Our shareholders should have more liquidity as the market capitalization will almost double. To conclude, we want to reiterate our mission. Our goal is steady, stable and protected dividend stream coupled with the preservation of capital. Everything we do is aligned to that goal.
We try to find less risky middle-market companies that have high free cash flow conversion. We capture that free cash flow primarily in first lien, senior secured floating rate debt instruments and we pay out those contractual cash flows in the form of dividends to our shareholders.
In closing, I’d like to thank our extremely talented team of professionals for their commitment and dedication. Thank you all for your time today and for your investment and confidence in us. That concludes our remarks. At this time, I would like to open up the call to questions..
Great, good morning everybody. Art, you may not be able to answer this, but I got to ask the obvious question.
What does Phil Falcone and his firms did on MCGC potentially mean for – for your agreement with them?.
You’re right, Greg, I cannot answer that question. We do – it is public information. We do have a break-up fee of $7 million if the deal does not go through. We obviously hope the deal does..
Okay, not surprising on that.
Then could you also talk about you had some appreciation – your portfolio looks like $0.10 to $0.11 per share, any notable movements in any specific portfolio companies for the appreciation?.
It wasn’t – it was just a number of small amounts from a lot of different companies. The market did rally over the course of the quarter as I said CLOs were active, there are lot of repayments – it was a lot of small elements coming together..
And then I believe you said the average debt-to-EBITDA on the portfolio was four times, first can you confirm that and it seems like that’s been creeping up a bit over the last few quarter.
So any color with that moving average debt-to-EBITDA of our portfolio companies?.
Yes, it has crept up, we’re still comfortable four times it’s maybe an indication of the market I mean we have very diversified portfolio here.
When you have repayments of deals like Patriot which had a very low debt-to-EBITDA and then that’s what naturally happens is your low debt-to-EBITDA companies get refinanced were taken out and the portfolio goes through that effect.
So we’re watching to closely – we still think we are okay at these levels by and large the economy as we saw in this mornings news it continues to be fairly long fairly nicely, our portfolio is broadly representative of the economy. But we are watching it.
We – generally get a larger quint debt-to-EBITDA levels get elevated, and the market has been elevating those recently per Janet Yellen’s comment to the other day.So we are careful, we are not forcing it we’re only doing deals that we really feel good about. So far, our performance is being good but we were focused on it..
Great, and then with those comments at the backdrop, you mentioned you think 2015 is going to be a very active year.
What do you think it’s going to be the driver of the activity for the reminder of the year?.
We believe and we’re hearing and we’re starting to see some M&A activity picking up in the middle market as we talk to our sponsor clients and M&A intermediaries. We’re hearing that they’re starting to get more active.
There is a seasonally typically in our business during the course of the year, the first quarter usually being slow, the last quarter usually being more active.
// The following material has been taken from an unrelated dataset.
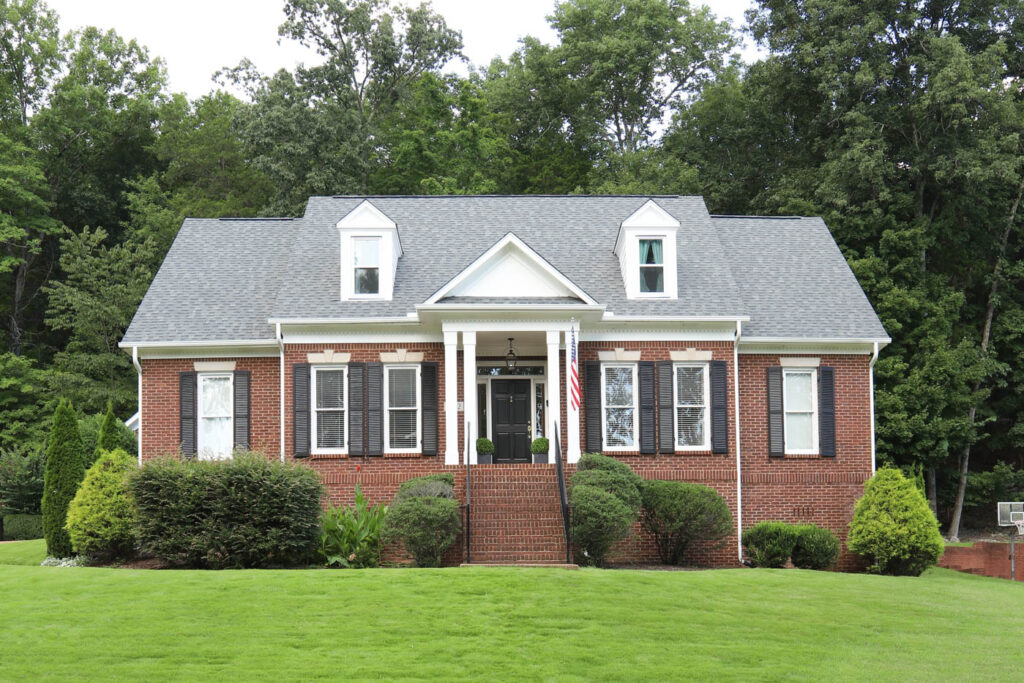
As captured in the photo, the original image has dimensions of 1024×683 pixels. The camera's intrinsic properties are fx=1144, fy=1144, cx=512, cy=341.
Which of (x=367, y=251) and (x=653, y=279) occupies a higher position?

We’re hearing charter, we’re seeing a little bit more deal flow, we don’t really know, you don’t know until you know you don’t know until you actually close deals because there is a lot that can go into between the time to look at the deal when the time it close, in some ways we are hoping for a little bit of market volatility that would be good for us, we hope there is a little bit more fear in the market, we’ve been very working that for two to three years, we were way early to saying we thought the market was getting – getting [indiscernible].
So as we said on our call last week, we don’t know whether we’re in the seventh inning, the ninth inning, the eleventh inning, or into the double head of our credit cycle, but we are kind of in the later innings at a minimum.
And that’s why we always want to be very defensive about where we put our money into when always have proper liquidity and always be positioned to take advantage of market corrections when they arise..
All right, great, thanks Art..
Thank you very much..
And next, we’ll hear from [Indiscernible]..
Thank you for taking the question this morning.
Art, you mentioned the four times leverage, is that your attachment point or is that across the capital structure of the entire entity you’re involved with?.
Good question, Ray. It is through our attachment point. So there are some deals on our portfolio where there is subordinated debt beneath us. So that’s through our piece of paper..
And second question was – some of the competitors have mentioned that they thought that yields, spreads were kind of more in their favor over the last quarter and they thought that that trend of declining rates for their portfolios were reversing. They did however say that it was happening more in the lower tranches than the senior tranches.
And I am just wondering what you’re seeing our there?.
Yes, it’s a great question. As we had our call last quarter, which is early February, certainly felt like a little bit more of a buyers market at that point in time than it does today. People were still more fearful about the energy exposure in the world, those fears have subsided.
CLO formation has been relatively large as well as there has been a lot of repayment. So, the overall market is feeling a little bit more but like a sellers market since February. That said the comment about the lower tranches, the second lien of the subordinated. It’s probably accurate as BDCs have in some cases traded below book value.
That’s made harder for some of these – some of these deals to get done there on a more second lead oriented. So there has been a little bit of backup, not a lot, but a little bit of the backup in that kind of that subordinator for second lien tranche..
Thanks very much for sharing..
Thanks, Ray..
[Operator Instructions] And it appears there are no further questions at this time. That does conclude the Q&A session as well as today’s conference. Thank you all for your participation..
Thanks everybody..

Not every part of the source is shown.